Dans un entretien à Mediapart, Policar réaffirme « que des enquêtes sociologiques montrent que le voile n’a pas une signification univoque. Si les jeunes filles qui le portent peuvent servir implicitement ou explicitement la cause islamiste, il existe d’autres motivations avancées par les jeunes filles voilées, celle d’échapper à la pression de leurs milieux, autrement dit, par la conformité avec les prescriptions implicites, de gagner un espace de liberté. Il y a eu énormément d’enquêtes à ce sujet, depuis longtemps, à commencer par Le Foulard et la République, de Françoise Gaspard et Farhad Khosrokhavar en 1995. Mais pour mes détracteurs, le voile est sans contestation le signe de l’infériorisation de la femme et/ou du militantisme islamiste.» (Mediapart 25 avril 2024).Policar avait développé sa thèse dans une tribune dans Le Monde le 15 mars 2024 «Une politique qui se fixe pour principal objectif de masquer les signes de différence est-elle raisonnable ? Le républicanisme critique met en lumière les effets de domination induits par cette laïcité – en réalité, une catho-laïcité, soit une
concession à une logique culturaliste qui ethnicise les pratiques des religions minoritaires, essentiellement l’islam ». Mais la complexité du phénomène et la prise en compte des études empiriques que défendaient Policar ont ainsi été éliminées de ce conseil. Un collectif de plus de 130 personnalités du monde de l’enseignement supérieur et de la recherche a apporté son soutien à Policar dans une tribune publiée dans Le Monde le 30 Avril 2024.

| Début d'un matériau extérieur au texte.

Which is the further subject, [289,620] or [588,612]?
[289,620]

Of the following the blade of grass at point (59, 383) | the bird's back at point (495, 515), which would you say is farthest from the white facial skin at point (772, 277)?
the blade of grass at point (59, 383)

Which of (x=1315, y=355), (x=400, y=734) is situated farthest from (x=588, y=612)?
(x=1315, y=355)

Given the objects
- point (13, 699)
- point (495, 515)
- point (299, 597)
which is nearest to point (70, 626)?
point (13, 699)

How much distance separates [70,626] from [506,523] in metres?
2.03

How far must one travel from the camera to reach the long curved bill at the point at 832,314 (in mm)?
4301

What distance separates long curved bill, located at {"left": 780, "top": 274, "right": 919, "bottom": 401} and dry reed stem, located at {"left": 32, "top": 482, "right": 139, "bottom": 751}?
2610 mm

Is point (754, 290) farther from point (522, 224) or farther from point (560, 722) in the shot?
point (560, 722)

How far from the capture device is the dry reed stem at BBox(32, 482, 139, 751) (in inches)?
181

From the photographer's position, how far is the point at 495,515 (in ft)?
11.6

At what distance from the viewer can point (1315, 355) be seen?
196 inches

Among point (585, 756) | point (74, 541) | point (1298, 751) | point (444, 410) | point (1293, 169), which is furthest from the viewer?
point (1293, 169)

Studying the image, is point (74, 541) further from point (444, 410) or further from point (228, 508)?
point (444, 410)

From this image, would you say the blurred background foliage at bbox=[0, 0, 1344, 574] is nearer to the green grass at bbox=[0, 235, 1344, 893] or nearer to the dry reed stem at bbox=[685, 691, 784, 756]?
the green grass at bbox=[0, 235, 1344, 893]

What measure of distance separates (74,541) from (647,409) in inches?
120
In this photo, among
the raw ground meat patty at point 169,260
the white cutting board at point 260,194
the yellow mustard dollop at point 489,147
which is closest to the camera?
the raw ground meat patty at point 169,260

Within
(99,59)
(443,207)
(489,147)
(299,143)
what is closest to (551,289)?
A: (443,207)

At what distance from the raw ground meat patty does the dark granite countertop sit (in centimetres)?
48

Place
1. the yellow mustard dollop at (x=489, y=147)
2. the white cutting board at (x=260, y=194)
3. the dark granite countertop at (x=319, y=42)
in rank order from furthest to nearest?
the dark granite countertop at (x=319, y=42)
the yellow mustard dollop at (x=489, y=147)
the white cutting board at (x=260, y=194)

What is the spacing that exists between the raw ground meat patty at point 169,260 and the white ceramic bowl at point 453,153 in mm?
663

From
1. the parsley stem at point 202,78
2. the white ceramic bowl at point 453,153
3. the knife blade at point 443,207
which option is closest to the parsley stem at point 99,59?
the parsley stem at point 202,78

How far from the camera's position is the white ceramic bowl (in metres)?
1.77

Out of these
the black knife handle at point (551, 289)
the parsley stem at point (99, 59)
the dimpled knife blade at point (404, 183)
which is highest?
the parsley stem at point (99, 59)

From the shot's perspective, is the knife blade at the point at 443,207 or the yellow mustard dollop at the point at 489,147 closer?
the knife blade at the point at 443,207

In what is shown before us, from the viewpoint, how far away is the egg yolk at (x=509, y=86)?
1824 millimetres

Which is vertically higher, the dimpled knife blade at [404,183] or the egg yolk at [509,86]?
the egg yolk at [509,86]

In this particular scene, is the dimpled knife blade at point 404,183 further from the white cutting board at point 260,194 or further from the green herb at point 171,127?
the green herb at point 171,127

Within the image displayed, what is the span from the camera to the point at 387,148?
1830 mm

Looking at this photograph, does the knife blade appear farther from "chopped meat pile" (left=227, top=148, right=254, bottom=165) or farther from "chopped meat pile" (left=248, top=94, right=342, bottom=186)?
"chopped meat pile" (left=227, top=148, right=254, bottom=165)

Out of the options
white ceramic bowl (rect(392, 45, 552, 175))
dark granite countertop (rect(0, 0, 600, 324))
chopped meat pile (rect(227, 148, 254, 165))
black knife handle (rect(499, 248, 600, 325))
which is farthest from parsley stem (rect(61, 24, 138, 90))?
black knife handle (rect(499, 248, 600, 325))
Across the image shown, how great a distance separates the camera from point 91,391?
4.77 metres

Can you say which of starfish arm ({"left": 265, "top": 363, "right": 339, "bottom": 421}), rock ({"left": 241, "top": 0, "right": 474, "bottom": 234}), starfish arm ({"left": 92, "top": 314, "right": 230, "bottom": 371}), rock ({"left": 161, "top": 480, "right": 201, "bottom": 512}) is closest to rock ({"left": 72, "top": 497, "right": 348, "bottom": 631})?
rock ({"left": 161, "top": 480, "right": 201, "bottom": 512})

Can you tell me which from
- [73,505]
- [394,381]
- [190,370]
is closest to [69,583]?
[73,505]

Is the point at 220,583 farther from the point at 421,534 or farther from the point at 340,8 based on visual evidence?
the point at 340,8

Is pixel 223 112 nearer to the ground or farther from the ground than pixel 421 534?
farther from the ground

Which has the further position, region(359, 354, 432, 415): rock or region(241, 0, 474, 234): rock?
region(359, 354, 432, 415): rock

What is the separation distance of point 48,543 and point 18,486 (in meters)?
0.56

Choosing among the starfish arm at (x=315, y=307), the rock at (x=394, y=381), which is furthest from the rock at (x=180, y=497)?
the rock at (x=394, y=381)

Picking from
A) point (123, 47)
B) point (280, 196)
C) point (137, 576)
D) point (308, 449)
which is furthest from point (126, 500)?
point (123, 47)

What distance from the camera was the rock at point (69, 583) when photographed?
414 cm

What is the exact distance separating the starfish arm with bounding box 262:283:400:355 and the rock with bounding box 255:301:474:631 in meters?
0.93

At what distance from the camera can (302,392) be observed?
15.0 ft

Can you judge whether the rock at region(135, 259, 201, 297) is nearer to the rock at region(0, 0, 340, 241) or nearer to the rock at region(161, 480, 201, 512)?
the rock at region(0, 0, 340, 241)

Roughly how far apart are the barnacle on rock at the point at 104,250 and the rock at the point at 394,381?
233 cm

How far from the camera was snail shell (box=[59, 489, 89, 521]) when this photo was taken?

Le débat est ancien. En 2004, au moment du vote de la loi, Christine Delphy, dans la perspective du féminisme matérialiste, s’oppose à la vision du voile comme symbole d’oppression, et défend « le libre choix des femmes en mettant notamment sur le même plan le droit de porter le foulard autant que le droit de ne pas le porter » (Delphy 2008, p 132).
En 2006, la revue Nouvelles Questions Féministes approfondissait la question dans deux numéros : « D’un côté, l’argument de la défense des droits des femmes et de l’égalité des sexes a servi de justification à la loi, et fut porté d’abord par des groupes politiques, puis des associations et des féministes. De l’autre, la dénonciation des aspects discriminatoires de la loi et le refus d’exclure des jeunes filles de l’école ont motivé l’opposition à la loi, par des militant·e·s antiracistes mais aussi par des féministes (…) L’argument de la défense des droits des femmes s’est trouvé mêlé à des processus relevant du racisme. » (Benelli et al. 2006). Les féministes restent divisées sur cette question qui renvoie à des conceptions différentes de l’universalisme, que Policar a bien analysé dans son livre L’universalisme en procès, (2021).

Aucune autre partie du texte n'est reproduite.